(Document section):
Moving to a new thread.
The big problem we run into with this is that almost every application
of a thread pool that we have needs to be highly tailored to its usage
to get the most optimal performance. So we end up with quite a few
different pools and it becomes difficult to impose a server wide limit.
There however some potential strategies we could take. Although I am
unsure as to how the overall effectiveness would be:
1. Sharing idle threads between pools
2. Force everything to go through a special blocking thread factory via
instrumentation of java.lang.Thread. Any attempt to allocate over the
max would lead to thread reclamation attempts and finally blocking until
a timeout is reached.
3. Some kind of auto-tuning weighting model. If the max total threads is
N, force all thread pools to use a percentage of N, potentially based on
establishing current config value divided by combined total.

(Job 1):
For each statement about the thread pool message, answer yes or no and quote the words of the message that decide it: (a) Nearly every use of a thread pool needs tailoring to its usage for the best performance. (b) A server-wide limit is easy to impose. (c) Under the second strategy, a thread allocation over the max would block with no time limit.

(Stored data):
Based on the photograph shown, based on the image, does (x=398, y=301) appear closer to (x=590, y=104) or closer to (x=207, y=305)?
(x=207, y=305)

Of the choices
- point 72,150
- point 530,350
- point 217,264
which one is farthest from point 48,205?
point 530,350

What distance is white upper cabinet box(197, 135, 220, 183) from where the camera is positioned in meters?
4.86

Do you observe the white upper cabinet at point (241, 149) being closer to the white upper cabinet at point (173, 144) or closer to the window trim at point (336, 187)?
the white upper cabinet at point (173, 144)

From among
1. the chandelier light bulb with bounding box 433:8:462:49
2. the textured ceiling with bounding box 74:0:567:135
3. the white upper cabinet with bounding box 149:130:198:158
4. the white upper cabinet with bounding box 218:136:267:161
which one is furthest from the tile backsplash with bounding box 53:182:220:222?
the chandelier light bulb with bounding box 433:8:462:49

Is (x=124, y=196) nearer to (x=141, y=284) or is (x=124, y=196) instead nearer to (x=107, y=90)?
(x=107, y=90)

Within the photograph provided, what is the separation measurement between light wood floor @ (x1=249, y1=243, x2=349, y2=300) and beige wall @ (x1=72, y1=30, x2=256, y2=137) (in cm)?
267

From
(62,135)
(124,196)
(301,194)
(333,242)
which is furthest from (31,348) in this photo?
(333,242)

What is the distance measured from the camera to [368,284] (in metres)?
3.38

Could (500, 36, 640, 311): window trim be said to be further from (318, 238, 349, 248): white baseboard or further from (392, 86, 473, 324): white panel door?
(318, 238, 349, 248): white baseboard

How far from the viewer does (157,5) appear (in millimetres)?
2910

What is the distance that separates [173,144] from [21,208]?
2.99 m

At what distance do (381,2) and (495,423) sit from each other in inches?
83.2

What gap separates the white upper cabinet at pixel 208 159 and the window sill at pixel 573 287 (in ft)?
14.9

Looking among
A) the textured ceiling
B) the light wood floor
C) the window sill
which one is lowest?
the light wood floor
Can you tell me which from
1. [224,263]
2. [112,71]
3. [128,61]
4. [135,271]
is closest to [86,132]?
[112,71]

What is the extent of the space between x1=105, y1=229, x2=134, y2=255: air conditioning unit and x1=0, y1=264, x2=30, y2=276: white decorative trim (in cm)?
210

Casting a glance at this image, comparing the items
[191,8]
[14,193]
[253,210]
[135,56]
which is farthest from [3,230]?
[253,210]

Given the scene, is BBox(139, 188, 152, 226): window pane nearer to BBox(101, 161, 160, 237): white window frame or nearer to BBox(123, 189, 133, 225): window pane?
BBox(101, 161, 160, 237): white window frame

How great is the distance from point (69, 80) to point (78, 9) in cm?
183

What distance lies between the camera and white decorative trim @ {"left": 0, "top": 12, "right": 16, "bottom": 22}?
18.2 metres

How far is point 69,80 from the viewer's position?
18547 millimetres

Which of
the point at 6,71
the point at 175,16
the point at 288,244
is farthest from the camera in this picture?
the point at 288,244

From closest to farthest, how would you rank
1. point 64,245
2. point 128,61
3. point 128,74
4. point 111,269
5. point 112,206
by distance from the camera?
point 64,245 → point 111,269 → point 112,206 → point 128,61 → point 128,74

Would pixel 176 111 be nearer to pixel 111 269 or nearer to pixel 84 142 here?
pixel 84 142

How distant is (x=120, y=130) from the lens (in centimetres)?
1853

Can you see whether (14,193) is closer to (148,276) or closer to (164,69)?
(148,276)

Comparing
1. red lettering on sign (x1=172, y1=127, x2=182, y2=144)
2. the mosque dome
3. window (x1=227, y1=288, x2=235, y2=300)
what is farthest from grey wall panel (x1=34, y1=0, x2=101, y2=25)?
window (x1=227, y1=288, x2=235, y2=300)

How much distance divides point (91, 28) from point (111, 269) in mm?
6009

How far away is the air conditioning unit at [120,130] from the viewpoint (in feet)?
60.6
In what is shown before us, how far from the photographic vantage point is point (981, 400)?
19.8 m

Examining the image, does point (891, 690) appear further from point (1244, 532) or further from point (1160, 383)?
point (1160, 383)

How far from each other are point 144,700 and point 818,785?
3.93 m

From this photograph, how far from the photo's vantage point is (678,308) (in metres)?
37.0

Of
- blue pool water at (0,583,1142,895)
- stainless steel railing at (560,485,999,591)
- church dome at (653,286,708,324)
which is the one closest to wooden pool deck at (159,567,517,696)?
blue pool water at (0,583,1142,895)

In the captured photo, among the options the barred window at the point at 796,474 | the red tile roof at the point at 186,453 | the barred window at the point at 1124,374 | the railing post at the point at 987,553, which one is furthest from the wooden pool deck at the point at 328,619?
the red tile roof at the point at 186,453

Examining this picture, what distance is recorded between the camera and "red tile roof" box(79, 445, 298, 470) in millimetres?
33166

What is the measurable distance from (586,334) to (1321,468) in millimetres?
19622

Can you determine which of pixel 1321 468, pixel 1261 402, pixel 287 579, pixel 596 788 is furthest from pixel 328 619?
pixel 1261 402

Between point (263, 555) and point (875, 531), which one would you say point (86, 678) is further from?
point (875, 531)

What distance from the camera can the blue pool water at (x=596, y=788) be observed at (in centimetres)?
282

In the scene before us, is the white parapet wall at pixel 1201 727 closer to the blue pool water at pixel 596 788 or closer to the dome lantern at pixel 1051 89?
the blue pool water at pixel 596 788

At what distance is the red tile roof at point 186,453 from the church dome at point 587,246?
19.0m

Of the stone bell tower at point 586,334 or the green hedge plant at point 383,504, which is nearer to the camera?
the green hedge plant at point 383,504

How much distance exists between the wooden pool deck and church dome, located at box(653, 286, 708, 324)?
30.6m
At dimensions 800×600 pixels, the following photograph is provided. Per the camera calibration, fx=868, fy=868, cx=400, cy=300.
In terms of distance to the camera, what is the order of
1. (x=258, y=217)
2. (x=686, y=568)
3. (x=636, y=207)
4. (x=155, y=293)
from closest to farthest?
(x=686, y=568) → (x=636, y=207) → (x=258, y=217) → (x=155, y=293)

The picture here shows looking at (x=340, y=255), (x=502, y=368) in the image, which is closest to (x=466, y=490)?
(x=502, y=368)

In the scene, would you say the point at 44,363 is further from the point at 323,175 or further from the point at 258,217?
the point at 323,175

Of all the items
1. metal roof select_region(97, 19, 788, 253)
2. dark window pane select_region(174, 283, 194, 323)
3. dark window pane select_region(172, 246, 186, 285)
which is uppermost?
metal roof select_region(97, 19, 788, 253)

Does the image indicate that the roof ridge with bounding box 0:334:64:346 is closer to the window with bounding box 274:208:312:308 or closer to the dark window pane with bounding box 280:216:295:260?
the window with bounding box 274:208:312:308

(Job 2):
Count the rows that contain the string "frame", treating uppercase and lowercase as different, and reply with the number only.

(Written response 1):
(a) Yes: "needs to be highly tailored to its usage"
(b) No: "it becomes difficult to impose a server wide limit"
(c) No: "finally blocking until a timeout is reached"

(Written response 2):
2